Passage to read:
**********

Notes taken during the discussion about D-I modularization (jfs)
There was an extensive discussion on how to improve the way d-i handles translations so that it will be possible, in the future, to provide as many translations as we are provided with.
See also the thread starting from a mail from Frans Pop on this subject.
The current d-i mechanism is:
the data for all the languages for which translations are available is distributed for all the "core" udebs in d-i in the main initrd. This includes the translation of localechooser which includes all available countries / languages translated to all languages. Translations are included for all messages (expert and normal modes)
[FJP] Note that which udebs go into an initrd differs per architecture and installation method. There is no "one set of core udebs".
- when the user selects new components (after having selected, and configured, their data sources), the udebs include the translations for all languages regardless of their language selection.
With the current d-i mechanism there are some limitations since new translations impact:
- in the size of the initrd RAM disk
- the bandwidth required (in network-based installations) since the translations take up space in the components themselves
- in the memory available for installation tasks (since each new component is downloaded in the RAM disk, with translations taking some space here too)
[FJP] What concerns me most currently is the third issue. The first issue may already be a concern for some architectures, but I'm not sure. It may become a bigger concern at some point in the furure though. The second issue is not really a serious concern IMO.
Note that for the 2nd and 3rd issues compression of template files will not help: both the intrd (at least in most cases) and the udebs are already compressed. initrd size is of course a concern for floppy based installation, but that is already solved by excluding all translations.
Some alternatives were discussed:
separate translations from components into different udebs so the d-i would install the component and would only download the translation for the language the user selected. This seems feasible to do although it would mean modifying the udeb generation (so different udebs are generated for the translations) as well as ANNA (so it is 'intelligent' enough to know it has to download an additional component base on the user's selected language).
[FJP] IMO the explosion in the number of udebs is the main argument against this solution. The only realistic implementation would be to create udebs per "language group", i.e. a maximum of 4 or 5 extra language udebs per udeb.
- Pros: translations can be installed / downloaded independently, users do not have to download translations they will not use (RAM and bandwith use decrease)
- Cons: many more udebs (# of components x # of languages), requires changes to build process and component download mechanisms, requires changes to how cdebconf manages messages (udebs with translations will be installed before/after the actual package with the debconf messages), is not possible to get the translation before some media or the network is accessible (as a consequence, the initrd will not decrease).
generate different initrds per language "zone" (Europe, Asia, America...). So that the user has to select a language (or 'zone') at boot and the appropriate initrd is loaded.
[FJP] Language zones are a difficult concept and don't really work for example for Europe + America's. Still, it should be possible to define language groups roughly based on a combination of character set and region.

**********

Data entries:
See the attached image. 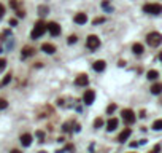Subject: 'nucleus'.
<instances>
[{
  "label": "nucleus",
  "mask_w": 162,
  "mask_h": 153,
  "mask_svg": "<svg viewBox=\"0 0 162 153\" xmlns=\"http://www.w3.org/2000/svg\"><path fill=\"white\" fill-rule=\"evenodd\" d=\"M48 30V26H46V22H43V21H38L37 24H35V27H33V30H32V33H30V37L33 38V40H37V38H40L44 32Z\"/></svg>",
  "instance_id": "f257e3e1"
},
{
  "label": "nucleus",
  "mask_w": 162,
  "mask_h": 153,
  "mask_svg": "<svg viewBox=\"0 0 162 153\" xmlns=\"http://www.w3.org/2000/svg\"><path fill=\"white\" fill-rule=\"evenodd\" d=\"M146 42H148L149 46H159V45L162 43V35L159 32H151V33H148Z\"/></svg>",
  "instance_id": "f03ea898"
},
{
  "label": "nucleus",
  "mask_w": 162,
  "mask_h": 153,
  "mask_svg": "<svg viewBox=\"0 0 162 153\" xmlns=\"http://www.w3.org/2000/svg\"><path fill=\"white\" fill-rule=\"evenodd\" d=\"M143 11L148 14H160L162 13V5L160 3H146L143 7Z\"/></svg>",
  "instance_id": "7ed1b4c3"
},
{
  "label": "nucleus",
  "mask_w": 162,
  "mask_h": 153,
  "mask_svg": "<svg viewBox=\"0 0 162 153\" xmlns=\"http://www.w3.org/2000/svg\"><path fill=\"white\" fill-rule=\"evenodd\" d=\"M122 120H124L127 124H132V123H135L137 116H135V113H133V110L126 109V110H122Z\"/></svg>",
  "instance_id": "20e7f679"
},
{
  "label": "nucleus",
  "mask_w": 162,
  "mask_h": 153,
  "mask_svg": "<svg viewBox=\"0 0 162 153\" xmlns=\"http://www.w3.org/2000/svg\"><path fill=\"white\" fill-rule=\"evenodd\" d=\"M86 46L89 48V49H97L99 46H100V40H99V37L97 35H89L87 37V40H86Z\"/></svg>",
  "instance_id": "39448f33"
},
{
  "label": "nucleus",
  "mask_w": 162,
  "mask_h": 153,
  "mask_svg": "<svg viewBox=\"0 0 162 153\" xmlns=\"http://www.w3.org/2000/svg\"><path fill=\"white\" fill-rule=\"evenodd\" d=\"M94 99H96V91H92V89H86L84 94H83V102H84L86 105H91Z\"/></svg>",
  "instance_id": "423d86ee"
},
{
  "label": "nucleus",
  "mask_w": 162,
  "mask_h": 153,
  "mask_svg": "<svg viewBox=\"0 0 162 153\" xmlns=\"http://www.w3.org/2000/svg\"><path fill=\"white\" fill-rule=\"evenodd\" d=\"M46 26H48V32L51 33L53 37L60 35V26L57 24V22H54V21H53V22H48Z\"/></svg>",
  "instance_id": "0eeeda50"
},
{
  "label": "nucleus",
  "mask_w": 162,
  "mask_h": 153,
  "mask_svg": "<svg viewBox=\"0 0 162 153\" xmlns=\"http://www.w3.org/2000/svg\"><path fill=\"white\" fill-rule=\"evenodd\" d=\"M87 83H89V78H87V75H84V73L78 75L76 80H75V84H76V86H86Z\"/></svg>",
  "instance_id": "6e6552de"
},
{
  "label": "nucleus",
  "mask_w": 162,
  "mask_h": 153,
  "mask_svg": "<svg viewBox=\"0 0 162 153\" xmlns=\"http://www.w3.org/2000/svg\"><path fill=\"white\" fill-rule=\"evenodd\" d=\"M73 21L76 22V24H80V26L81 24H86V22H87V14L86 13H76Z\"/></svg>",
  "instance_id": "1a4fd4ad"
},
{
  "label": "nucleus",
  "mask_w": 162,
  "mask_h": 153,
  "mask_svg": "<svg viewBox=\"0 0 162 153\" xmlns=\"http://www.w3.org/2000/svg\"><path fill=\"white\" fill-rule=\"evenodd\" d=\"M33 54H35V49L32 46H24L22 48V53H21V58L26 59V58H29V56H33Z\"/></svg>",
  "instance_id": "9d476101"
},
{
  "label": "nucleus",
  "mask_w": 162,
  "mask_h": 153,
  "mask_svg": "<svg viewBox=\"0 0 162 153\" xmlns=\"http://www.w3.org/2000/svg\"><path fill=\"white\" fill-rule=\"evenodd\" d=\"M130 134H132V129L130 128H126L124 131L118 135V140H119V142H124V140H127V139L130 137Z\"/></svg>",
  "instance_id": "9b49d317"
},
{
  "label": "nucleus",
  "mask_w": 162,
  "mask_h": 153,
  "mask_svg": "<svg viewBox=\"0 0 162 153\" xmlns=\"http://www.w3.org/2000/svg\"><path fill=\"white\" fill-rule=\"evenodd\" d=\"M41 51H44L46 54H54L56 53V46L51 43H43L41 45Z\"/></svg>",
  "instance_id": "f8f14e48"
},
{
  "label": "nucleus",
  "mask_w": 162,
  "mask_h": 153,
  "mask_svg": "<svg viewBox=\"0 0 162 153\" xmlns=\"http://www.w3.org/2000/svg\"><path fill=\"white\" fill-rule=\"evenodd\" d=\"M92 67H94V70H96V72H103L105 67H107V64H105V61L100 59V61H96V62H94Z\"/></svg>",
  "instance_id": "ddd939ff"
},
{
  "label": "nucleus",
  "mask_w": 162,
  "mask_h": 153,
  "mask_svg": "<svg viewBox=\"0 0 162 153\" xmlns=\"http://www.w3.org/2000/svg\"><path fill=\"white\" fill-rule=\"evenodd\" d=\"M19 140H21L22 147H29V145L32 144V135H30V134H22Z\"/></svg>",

**********

Stated problem:
Continue the D-I modularization notes from their last sentence. The data above is separate from the D-I modularization notes.

Answer to the problem:
Generating separate initrds has major implications for d-i and CD building, mirroring, etc.
What could be an option is that AIUI initramfs initrds allow to "add on" additional initrds at run time. This means that we could have a core initrd that is always loaded and maybe dynamically add on a "language group" initrd from localechooser. Not sure if this really is possible technically though.
- Pros: reduces initial RAM disk size,
- Cons: initrd generation needs to be modified, boot loader needs to be modified so that language selection is an option, users just pressing 'enter' might not get what they expect (they don't get their language unless it's in the 'default' zone)
provide only translations to the messages that the average users see in the udeb core components. Do not include translations for "expert" messages.
[FJP] Fairly difficult to implement too as priority is defined in the code, not in the PO files.
- Pros: reduces initial RAM disk size,
- Cons: translations for expert messages are lost, users might not find it easy to debug tasks (if there is a failure d-i fallbacks to expert mode)
reduce localechooser translations so that translations are only countries the user might select (i.e. do not provide Japanese, Chinese, Korean translations for European countries and viceversa).
[FJP] I don't see how this is different from 'different initrds per language "zone"'.
- Pros: reduces initial RAM disk size (localechooser udeb is large)
- Cons: users might find that the country they are in (if foreigner living abroad) is not translated (the "Other" option in localechooser will always be shown in English), translations (iso-codes) go unused
provide a single component with all the translations. Extract all messages for a given language and generate a two udebs, one for the core system (installed in the initrds) and other for the rest of components. When the user selects a language the udeb for his language is downloaded.
[FJP] As explained above, there is not a single set of "core" udebs. Also, combining translations from different udebs into one udeb per language will create huge synchronization problems as (strings in) udebs change all the time, are never uploaded all together and may migrate to testing at different times.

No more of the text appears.